The exercise: Copy the stretch of the forum thread starting at "This is really" and ending at "typing in Google.", keeping every word and mark unchanged.

Excerpt to read:
-------
Hey that’s cool. Did you have much trouble getting the model converted to onnx? Really curious if you’re able to go from onnx to CoreML on iOS!
I was also thinking about grey scale images.
in RGB we have three channels 1
in Greyscale, we have 1 channel
Should we do something different in Greyscale images ?
This is really cool. I was wondering if visualising the layers show what makes the countries distinctly them!
I am playing with the download_image.ipynb. I have write some script to automatically scrape Google Image by passing a dictionary of search list instead of manually typing in Google.
I have encounter some problem and would love some help:
- The download_images progress bar often stuck at 99%, I am not sure why. I have to use max_worker=None to avoid this but it is also much slower as a result.
- I love the little JS script from @lesscomfortable to scrape Google Image. But I want to do this in Python script. I use request to get html from Google Image, it does not get as much image as manually scrolling down and press the “show more result” button, I am not proficient at web scraping, would love some help here how can I mimic a web browser and doing these scrolling and pressing work for me with python script.
You could “triplicate” the 1 channel, to get a “pseudo” colour image.
My homeland of Trinidad and Tobago is known as “The Land of the Hummingbird”. So I decided awhile ago to try to build an image classifier for the 17 recorded species of hummingbirds found there. The problem was data, thanks to lesson 2 downloads notebook, this was solved. I adapted the notebook initially for just 3 species and was getting about 25% error rate, which was about the same when compared to my results in a notebook using the Birds Species dataset so things were looking promising.
-------
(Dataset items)

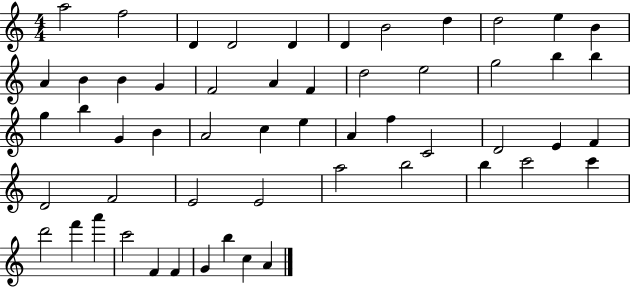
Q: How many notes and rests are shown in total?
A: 55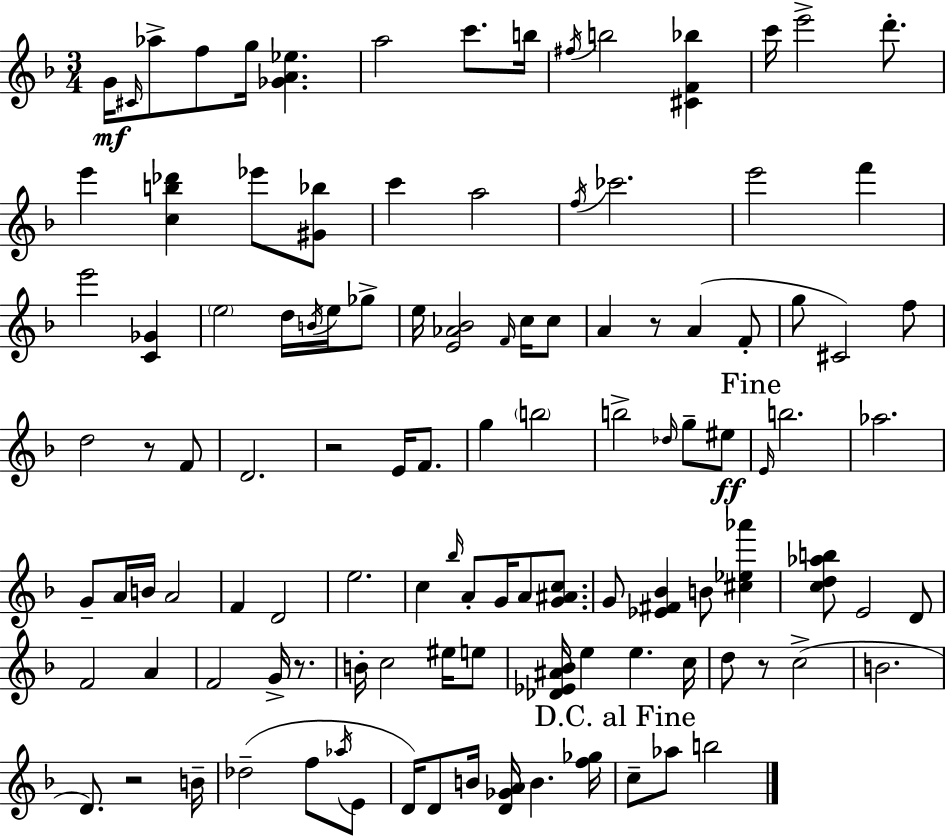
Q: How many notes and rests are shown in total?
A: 113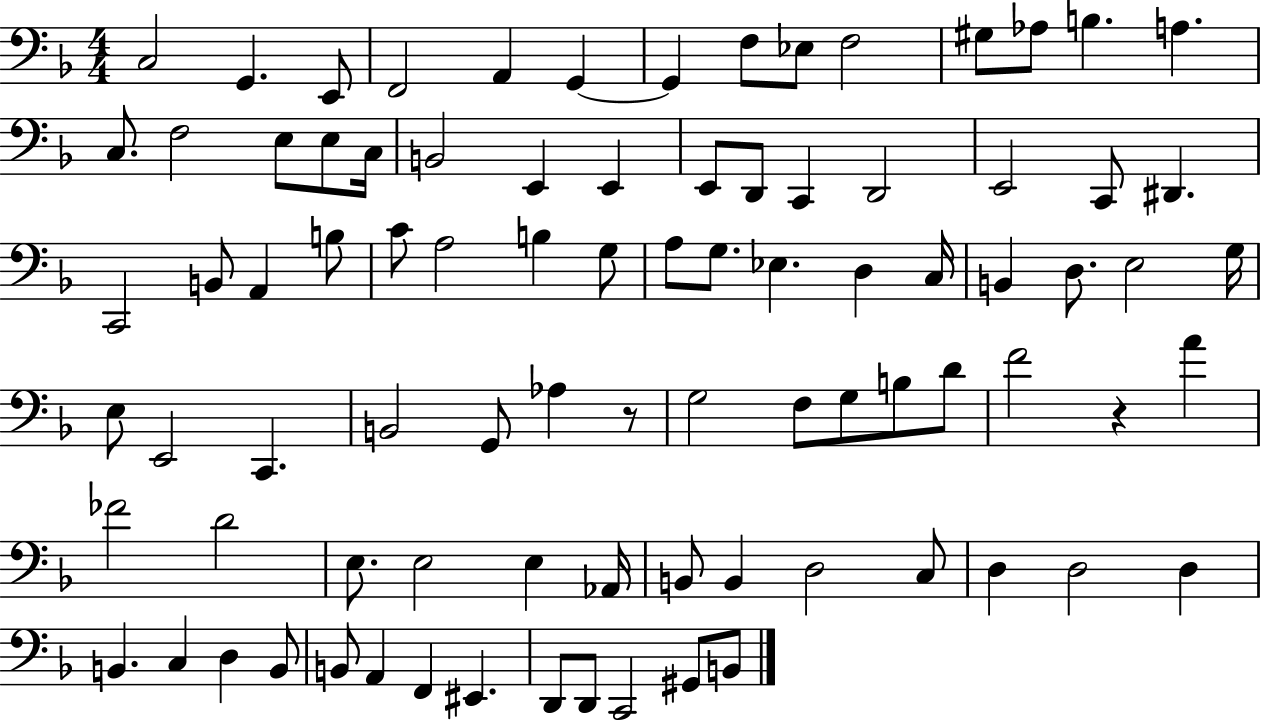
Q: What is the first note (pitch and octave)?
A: C3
-------
Result of the exercise:
This is really cool. I was wondering if visualising the layers show what makes the countries distinctly them!
I am playing with the download_image.ipynb. I have write some script to automatically scrape Google Image by passing a dictionary of search list instead of manually typing in Google.